* [Written task]:
Reproduce the records below verbatim, line for line, from the first to the last.
....
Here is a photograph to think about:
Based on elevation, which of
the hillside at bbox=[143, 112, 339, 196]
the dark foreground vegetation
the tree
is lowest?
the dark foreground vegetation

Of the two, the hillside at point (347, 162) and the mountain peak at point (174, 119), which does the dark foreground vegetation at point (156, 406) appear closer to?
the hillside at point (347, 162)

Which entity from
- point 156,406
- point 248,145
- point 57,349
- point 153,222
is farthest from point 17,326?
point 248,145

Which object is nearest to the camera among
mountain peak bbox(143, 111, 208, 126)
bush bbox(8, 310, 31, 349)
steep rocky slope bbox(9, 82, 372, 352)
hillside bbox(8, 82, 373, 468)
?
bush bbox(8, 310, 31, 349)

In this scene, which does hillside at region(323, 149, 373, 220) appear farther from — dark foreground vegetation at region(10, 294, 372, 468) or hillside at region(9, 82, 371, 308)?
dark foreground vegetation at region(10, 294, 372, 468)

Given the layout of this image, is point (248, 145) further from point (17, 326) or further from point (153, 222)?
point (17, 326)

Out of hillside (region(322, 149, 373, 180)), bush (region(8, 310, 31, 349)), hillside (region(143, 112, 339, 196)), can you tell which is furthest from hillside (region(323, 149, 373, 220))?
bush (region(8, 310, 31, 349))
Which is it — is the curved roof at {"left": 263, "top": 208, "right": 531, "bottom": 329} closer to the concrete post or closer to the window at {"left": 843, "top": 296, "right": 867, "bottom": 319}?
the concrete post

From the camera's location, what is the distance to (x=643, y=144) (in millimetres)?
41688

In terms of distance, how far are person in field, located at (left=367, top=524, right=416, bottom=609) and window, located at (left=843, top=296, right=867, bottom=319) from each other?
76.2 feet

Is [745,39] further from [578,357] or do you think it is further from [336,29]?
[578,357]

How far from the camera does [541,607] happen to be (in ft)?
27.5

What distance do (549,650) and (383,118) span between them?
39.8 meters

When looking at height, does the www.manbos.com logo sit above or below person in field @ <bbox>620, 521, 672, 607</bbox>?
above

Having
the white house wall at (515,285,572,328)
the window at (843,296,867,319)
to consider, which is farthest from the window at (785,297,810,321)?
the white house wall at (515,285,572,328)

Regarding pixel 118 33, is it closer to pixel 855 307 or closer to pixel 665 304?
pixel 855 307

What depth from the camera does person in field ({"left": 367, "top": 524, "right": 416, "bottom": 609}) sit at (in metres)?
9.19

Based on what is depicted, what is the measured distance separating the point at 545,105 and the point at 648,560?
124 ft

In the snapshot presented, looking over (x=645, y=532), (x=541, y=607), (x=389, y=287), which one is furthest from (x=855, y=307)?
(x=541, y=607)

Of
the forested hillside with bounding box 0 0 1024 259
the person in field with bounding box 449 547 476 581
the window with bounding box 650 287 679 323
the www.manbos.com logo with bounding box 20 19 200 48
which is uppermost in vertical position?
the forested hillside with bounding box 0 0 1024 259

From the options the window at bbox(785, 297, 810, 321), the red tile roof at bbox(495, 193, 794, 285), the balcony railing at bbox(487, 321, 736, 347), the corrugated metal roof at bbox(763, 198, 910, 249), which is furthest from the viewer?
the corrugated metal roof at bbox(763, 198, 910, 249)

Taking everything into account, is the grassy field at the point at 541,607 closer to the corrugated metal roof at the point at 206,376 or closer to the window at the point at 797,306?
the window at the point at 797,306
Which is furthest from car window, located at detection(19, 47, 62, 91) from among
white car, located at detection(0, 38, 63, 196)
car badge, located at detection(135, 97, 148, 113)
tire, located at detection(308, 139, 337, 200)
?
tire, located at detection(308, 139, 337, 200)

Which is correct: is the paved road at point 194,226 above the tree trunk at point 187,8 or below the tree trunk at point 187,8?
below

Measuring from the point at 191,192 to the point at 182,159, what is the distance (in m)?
....
* [Response to this task]:
Here is a photograph to think about:
Based on elevation, which of
the hillside at bbox=[143, 112, 339, 196]
the dark foreground vegetation
the tree
is lowest?
the dark foreground vegetation

Of the two, the hillside at point (347, 162) and the mountain peak at point (174, 119), which does the dark foreground vegetation at point (156, 406) appear closer to?
the hillside at point (347, 162)

Which entity from
- point 156,406
- point 248,145
- point 57,349
- point 153,222
is farthest from point 17,326?
point 248,145

Which object is nearest to the camera among
mountain peak bbox(143, 111, 208, 126)
bush bbox(8, 310, 31, 349)
steep rocky slope bbox(9, 82, 372, 352)
hillside bbox(8, 82, 373, 468)
?
bush bbox(8, 310, 31, 349)

In this scene, which does hillside at region(323, 149, 373, 220) appear farther from — dark foreground vegetation at region(10, 294, 372, 468) or hillside at region(9, 82, 371, 308)?
dark foreground vegetation at region(10, 294, 372, 468)

Given the layout of this image, is point (248, 145) further from point (17, 326) or further from point (153, 222)?
point (17, 326)

Out of hillside (region(322, 149, 373, 180)), bush (region(8, 310, 31, 349)), hillside (region(143, 112, 339, 196)), can you tell which is furthest from hillside (region(323, 149, 373, 220))?
bush (region(8, 310, 31, 349))
Which is it — is the curved roof at {"left": 263, "top": 208, "right": 531, "bottom": 329} closer to the concrete post or closer to the window at {"left": 843, "top": 296, "right": 867, "bottom": 319}?
the concrete post

From the camera's location, what is the distance to (x=643, y=144) (in millimetres)?
41688

In terms of distance, how far are person in field, located at (left=367, top=524, right=416, bottom=609) and window, located at (left=843, top=296, right=867, bottom=319) from each other?
76.2 feet

Is [745,39] further from [578,357] or do you think it is further from [336,29]?
[578,357]

How far from the camera does [541,607] happen to be (in ft)?
27.5

What distance do (549,650) and (383,118) span between them?
39.8 meters

When looking at height, does the www.manbos.com logo sit above or below person in field @ <bbox>620, 521, 672, 607</bbox>?
above

Having
the white house wall at (515,285,572,328)
the window at (843,296,867,319)
to consider, which is farthest from the window at (785,297,810,321)?
the white house wall at (515,285,572,328)

Regarding pixel 118 33, is it closer to pixel 855 307 or closer to pixel 665 304?
pixel 855 307

What depth from the camera does person in field ({"left": 367, "top": 524, "right": 416, "bottom": 609}) sit at (in metres)?
9.19

Based on what is depicted, what is the measured distance separating the point at 545,105 and the point at 648,560?
124 ft

In the snapshot presented, looking over (x=645, y=532), (x=541, y=607), (x=389, y=287), which one is furthest from (x=855, y=307)?
(x=541, y=607)

Of
the forested hillside with bounding box 0 0 1024 259
the person in field with bounding box 449 547 476 581
the window with bounding box 650 287 679 323
the www.manbos.com logo with bounding box 20 19 200 48
which is uppermost in vertical position?
the forested hillside with bounding box 0 0 1024 259

From the options the window at bbox(785, 297, 810, 321), the red tile roof at bbox(495, 193, 794, 285), the balcony railing at bbox(487, 321, 736, 347), the corrugated metal roof at bbox(763, 198, 910, 249), which is furthest from the viewer?
the corrugated metal roof at bbox(763, 198, 910, 249)

Taking everything into account, is the grassy field at the point at 541,607 closer to the corrugated metal roof at the point at 206,376 or closer to the window at the point at 797,306?
the window at the point at 797,306
Which is furthest from car window, located at detection(19, 47, 62, 91) from among
white car, located at detection(0, 38, 63, 196)
car badge, located at detection(135, 97, 148, 113)
tire, located at detection(308, 139, 337, 200)
?
tire, located at detection(308, 139, 337, 200)

Which is correct: is the paved road at point 194,226 above the tree trunk at point 187,8 or below the tree trunk at point 187,8?
below

Measuring from the point at 191,192 to the point at 182,159, what is the distance (in m)?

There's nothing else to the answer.